Questa sua stupidità scientifica si esprimeva anche in una sottile meschineria quando, per criticare le idee di una persona, usava come argomentazione negativa  qualche suo caratteristica fisica. 
Così per criticare la politica di Antonio Guidi, ministro per la famiglia e la solidarietà sociale nel primo governo Berlusconi, Mariù  pensò bene di fare battute disgustose e irricevibili sul fatto che era su una sedia a rotelle. 
Quando io le spiegai che la tetraparesi non c'entrava nulla con le idee politiche del ministro vidi in Mariù lo stesso sguardo opaco di incomprensione che avevo visto in mia madre quando cercavo di spiegarle che una pratica sessuale non dirime orientamento sessuale alcuno e che l'Hiv lo si prende con delle pratiche sessuali non a causa di un orientamento sessuale.

Sono sempre stato circondato da imbecilli.

Non perché io sia particolarmente intelligente ma perché sono mediamente più intelligente della mia famiglia e di tutta la piccola borghesia che ho avuto la possibilità di frequentare. 

Non ho mai saputo come comportarmi con qualcuno, qualcuna, che quando gli spieghi Darwin ti dice che Darwin diceva che discendiamo dalle scimmie. 

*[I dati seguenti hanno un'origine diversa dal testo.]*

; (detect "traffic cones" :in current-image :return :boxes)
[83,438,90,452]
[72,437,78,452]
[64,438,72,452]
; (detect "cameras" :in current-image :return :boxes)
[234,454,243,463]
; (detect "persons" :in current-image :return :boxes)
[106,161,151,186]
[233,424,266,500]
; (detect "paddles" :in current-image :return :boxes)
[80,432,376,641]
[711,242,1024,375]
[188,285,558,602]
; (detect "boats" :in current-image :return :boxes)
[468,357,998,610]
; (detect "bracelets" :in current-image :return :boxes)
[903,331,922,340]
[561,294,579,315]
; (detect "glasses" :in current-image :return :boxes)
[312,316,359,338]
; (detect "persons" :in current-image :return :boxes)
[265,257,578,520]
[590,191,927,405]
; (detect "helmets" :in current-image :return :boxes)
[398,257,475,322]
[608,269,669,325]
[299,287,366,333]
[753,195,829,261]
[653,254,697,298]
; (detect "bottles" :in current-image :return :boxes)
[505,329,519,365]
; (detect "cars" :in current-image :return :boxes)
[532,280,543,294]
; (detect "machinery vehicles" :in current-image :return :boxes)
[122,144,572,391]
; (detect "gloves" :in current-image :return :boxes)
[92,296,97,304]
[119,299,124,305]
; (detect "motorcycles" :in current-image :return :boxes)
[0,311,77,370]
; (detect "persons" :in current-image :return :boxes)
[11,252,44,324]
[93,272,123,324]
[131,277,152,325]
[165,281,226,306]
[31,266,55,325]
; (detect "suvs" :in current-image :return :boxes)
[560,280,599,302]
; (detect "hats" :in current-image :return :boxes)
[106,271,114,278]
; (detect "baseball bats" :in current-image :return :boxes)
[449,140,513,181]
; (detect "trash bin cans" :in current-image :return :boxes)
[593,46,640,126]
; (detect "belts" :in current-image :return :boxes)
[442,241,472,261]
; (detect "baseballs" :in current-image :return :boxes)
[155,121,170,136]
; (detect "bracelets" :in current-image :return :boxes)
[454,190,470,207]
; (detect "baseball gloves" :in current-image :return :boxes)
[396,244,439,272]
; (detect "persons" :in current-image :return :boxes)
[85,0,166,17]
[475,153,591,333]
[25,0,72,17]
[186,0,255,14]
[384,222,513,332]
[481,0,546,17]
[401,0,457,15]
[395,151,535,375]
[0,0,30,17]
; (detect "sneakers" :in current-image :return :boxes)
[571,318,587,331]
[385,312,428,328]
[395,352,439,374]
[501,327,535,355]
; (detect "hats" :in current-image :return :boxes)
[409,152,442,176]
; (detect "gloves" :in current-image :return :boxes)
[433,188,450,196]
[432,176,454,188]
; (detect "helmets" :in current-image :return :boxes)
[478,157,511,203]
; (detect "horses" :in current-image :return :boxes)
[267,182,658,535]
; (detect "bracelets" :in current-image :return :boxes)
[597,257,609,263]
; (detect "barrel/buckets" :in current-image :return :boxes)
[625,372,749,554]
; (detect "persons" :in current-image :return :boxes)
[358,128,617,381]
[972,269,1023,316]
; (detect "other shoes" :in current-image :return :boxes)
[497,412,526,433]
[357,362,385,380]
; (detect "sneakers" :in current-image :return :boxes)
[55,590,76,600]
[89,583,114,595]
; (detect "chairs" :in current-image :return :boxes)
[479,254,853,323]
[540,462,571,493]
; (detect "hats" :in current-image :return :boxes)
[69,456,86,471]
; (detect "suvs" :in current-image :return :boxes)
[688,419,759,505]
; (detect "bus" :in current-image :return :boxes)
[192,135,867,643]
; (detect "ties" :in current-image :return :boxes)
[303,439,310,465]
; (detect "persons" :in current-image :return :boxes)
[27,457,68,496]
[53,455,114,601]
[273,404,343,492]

Mi è capitato anche a convegni di cinema dove una docente universitaria specializzata in narrazioni  scientifico didattiche usava tranquillamente come metafora il cronogramma che parte dal primate e arriva all'homo sapiens senza preoccuparsi di specificare che fosse fondato su una semplificazione errata secondo la quale Darwin avrebbe detto che discendiamo dalle scimmia.

Cosa che Darwin non si è mai sognato di dire.

E quando io, durante la pausa caffè, glielo faccio notare, i miei due amici cinematografari che avevano organizzato il convegno, che era di cinema, chiesero ma ne siamo sicuri? per paura di fare una figuraccia con la docente 

Darwin sta nel programma di liceo. Anche se si occupavano di cinema dovevano avere quelle nozioni. 

Quindi alla faccia del patriarcato!

Io non mi sono mai accontentato della prima risposta, quella che mi diede mia madre quando le chiesi dove andava il sole dopo che tramontava e lei mi aveva risposto a dormire e io le avevo ribattuto ma mamma che dici il sole mica è una persona!!!

Anche il sapere, lo devo avere tutto.

Di subito drizzato gridò: tutto o mezzo?